Quanto all’ideologia nazionalista, essa è stata finora utilizzata come arma contro i serbi e gli “jugoslavi”, nonché contro i “comunisti”, ma oggi è più che evidente che queste idee sono ormai superate. Il nuovo nazionalismo croato sarà sempre più antieuropeo, antiliberale e anti-immigrazione. Sarà legato al neopopulismo di destra, si ispirerà alla politica di Orbán e insisterà sulla riduzione dei diritti individuali, in parte conquistati durante il periodo del socialismo liberale che ha preceduto l’inizio delle guerre in ex Jugoslavia, e in parte durante il processo di adesione all’Ue, al fine di dimostrare che la Croazia era una società aperta.

Tuttavia, per quanto questo nuovo nazionalismo croato possa assomigliare a quello polacco o ungherese, si è dimostrato che in Croazia la società civile e i media indipendenti sono in grado di contrastare alcune tendenze regressive. Penso che l’esito dello scontro tra liberali e antiliberali sarà cruciale per il futuro della Croazia. Al momento, entrambi gli schieramenti hanno la possibilità di vincere, ma a prescindere da come finirà, nessuna delle due opzioni è destinata a scomparire a breve termine. In questo senso, penso che la Croazia non finirà necessariamente come la Polonia o l’Ungheria, perché c’è ancora la possibilità di intraprendere un’altra strada. Una strada che l’HDZ di Plenković sembra aver già imboccato, adottando un atteggiamento filoeuropeo e sorprendentemente liberale, che è in una certa misura in contrasto con le tendenze politiche dominanti in altri paesi.

Per fare un esempio, l’HDZ non si è mai scontrato così apertamente con la Chiesa cattolica come ha fatto recentemente in merito alla ratifica della Convenzione di Istanbul. Contemporaneamente, le sfide poste dalla Chiesa cattolica e dai populisti di destra oggi sono più grandi che mai. Alcune nuove organizzazioni non governative, conservatrici e di destra, godono di un forte sostegno internazionale e fanno parte di diverse reti internazionali. Queste organizzazioni stanno cercando di reinterpretare in modo radicale tutte le conquiste dell’Europa liberalsocialista e quelle dell’umanesimo e del repubblicanesimo croato. Si tratta di un tentativo molto serio, davanti al quale non si possono chiudere gli occhi, così come sono serie le tendenze al revisionismo storico, presenti non solo in Croazia ma anche in molti altri paesi europei. In Croazia le prime tendenze revisioniste sono apparse già nel 1991, quindi prima che nei paesi dell’est Europa.
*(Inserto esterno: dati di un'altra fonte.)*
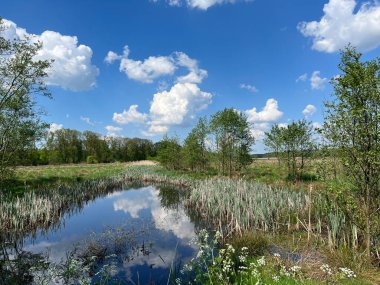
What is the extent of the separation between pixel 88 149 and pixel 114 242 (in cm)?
7935

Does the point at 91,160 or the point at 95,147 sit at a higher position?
the point at 95,147

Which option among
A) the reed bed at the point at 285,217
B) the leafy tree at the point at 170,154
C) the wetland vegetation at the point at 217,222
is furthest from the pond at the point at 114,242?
the leafy tree at the point at 170,154

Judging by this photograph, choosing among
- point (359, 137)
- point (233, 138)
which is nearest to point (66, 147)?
point (233, 138)

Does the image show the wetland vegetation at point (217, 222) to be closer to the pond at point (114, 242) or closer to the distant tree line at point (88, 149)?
the pond at point (114, 242)

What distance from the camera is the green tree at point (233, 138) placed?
115 ft

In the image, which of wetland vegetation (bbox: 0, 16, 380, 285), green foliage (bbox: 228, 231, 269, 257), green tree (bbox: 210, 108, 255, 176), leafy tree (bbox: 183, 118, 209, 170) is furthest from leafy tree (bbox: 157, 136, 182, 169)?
green foliage (bbox: 228, 231, 269, 257)

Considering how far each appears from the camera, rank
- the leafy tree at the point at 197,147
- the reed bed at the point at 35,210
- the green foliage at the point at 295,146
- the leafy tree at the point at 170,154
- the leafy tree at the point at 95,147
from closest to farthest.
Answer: the reed bed at the point at 35,210
the green foliage at the point at 295,146
the leafy tree at the point at 197,147
the leafy tree at the point at 170,154
the leafy tree at the point at 95,147

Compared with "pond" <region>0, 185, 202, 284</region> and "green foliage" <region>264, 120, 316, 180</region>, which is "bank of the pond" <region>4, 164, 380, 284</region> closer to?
"pond" <region>0, 185, 202, 284</region>

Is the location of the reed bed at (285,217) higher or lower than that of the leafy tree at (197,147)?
lower

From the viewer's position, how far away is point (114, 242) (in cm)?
1211

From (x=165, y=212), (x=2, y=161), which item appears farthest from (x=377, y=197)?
(x=2, y=161)

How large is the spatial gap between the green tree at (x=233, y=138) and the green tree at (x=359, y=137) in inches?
1021

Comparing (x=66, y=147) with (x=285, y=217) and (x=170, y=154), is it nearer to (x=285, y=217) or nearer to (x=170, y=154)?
(x=170, y=154)

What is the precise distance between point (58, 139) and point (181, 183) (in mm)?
56039
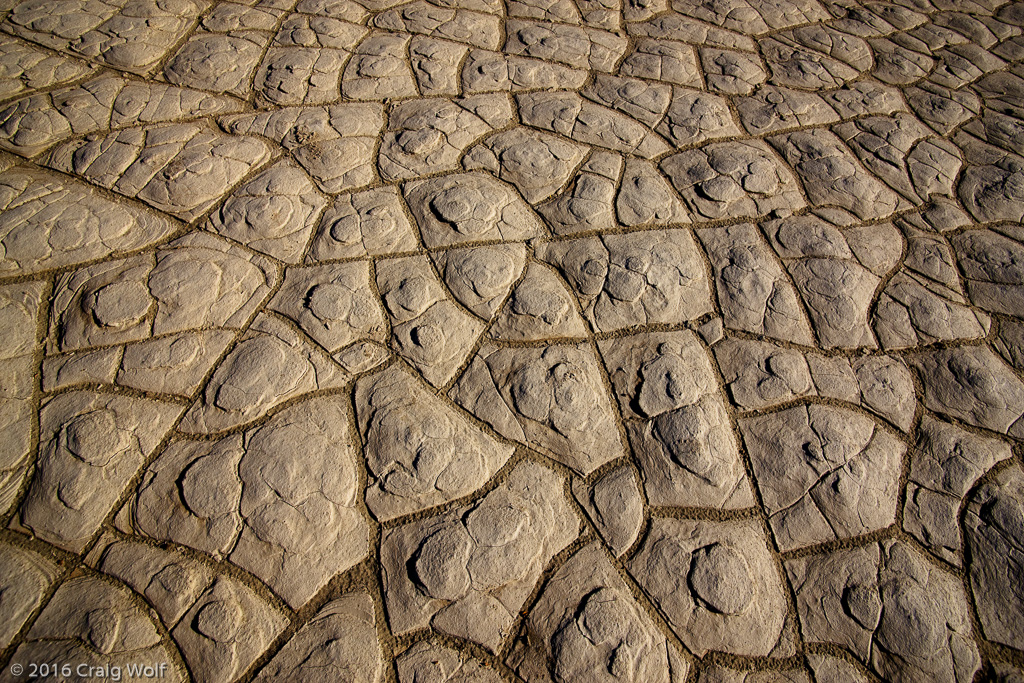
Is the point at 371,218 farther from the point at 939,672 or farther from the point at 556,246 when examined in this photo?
the point at 939,672

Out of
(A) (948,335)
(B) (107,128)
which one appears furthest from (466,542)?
(B) (107,128)

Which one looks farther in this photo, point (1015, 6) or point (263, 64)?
point (1015, 6)

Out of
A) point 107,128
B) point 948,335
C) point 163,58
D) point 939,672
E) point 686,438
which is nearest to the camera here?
point 939,672

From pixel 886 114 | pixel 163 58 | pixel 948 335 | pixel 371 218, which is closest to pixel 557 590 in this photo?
pixel 371 218

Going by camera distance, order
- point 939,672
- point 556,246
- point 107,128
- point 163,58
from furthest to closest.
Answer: point 163,58, point 107,128, point 556,246, point 939,672

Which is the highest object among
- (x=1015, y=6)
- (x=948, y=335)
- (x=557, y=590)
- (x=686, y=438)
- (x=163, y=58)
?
(x=1015, y=6)

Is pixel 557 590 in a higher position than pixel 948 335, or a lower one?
lower

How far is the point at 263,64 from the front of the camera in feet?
11.0

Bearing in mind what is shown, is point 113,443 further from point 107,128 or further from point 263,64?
point 263,64

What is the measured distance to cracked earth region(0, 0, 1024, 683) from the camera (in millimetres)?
1820

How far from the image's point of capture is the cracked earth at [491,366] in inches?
71.7

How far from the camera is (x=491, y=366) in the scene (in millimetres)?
2293

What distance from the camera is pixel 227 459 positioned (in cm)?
203

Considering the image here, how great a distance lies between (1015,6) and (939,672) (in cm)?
521
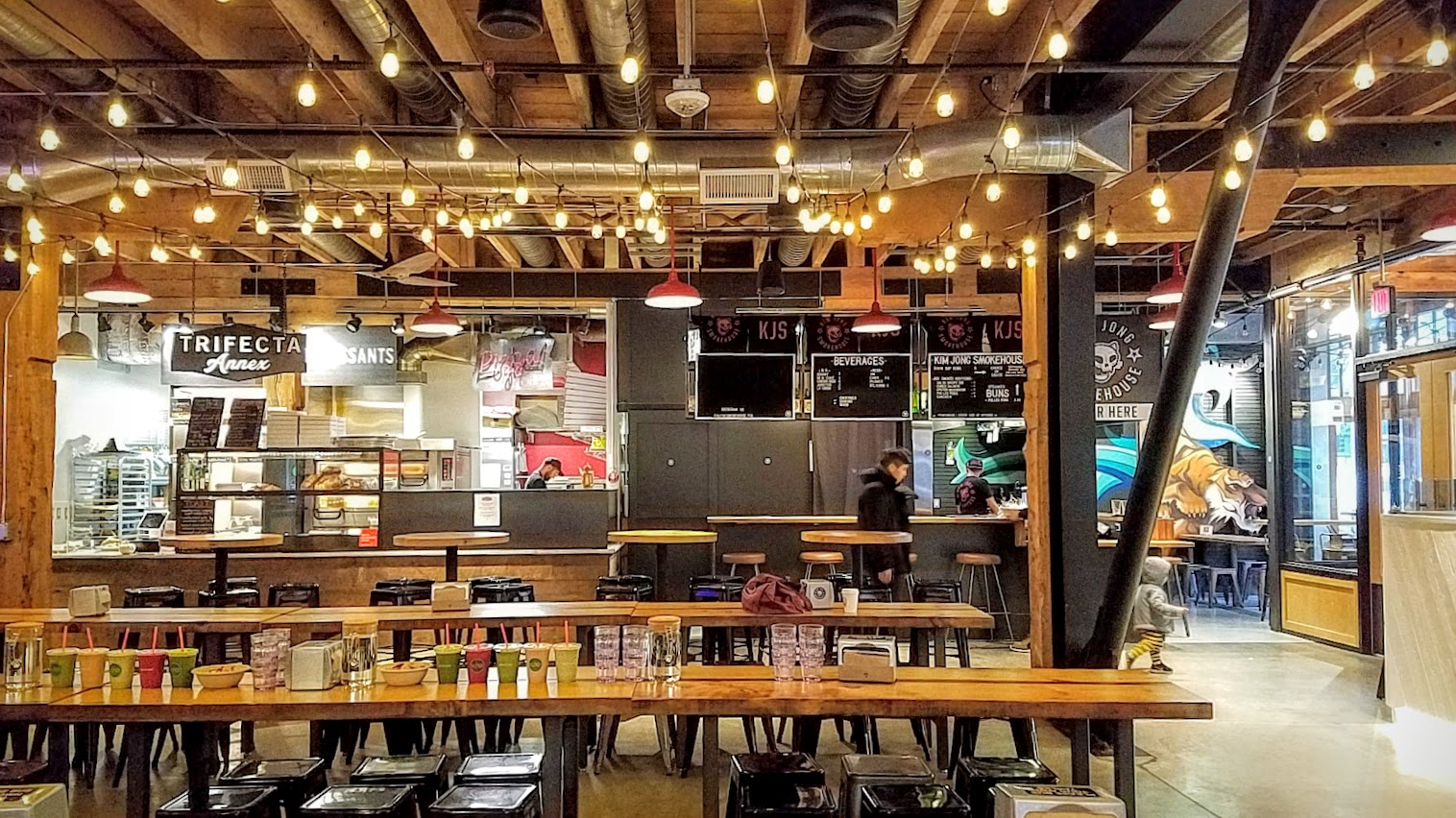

Altrettanto preoccupante è il diffondersi di idee nazionaliste tra la popolazione, così come il ritorno del conservatorismo sulla scena politica croata.

Tuttavia, c’è ancora speranza per la Croazia. Le giovani generazioni stanno dando vita a nuove tendenze progressive. Molti giovani sono stufi della retorica nazionalista e del costante riferimento alle guerre degli anni Novanta. Spero che almeno una parte di questi giovani decida di rimanere in Croazia, impegnandosi a renderla un posto migliore in cui vivere.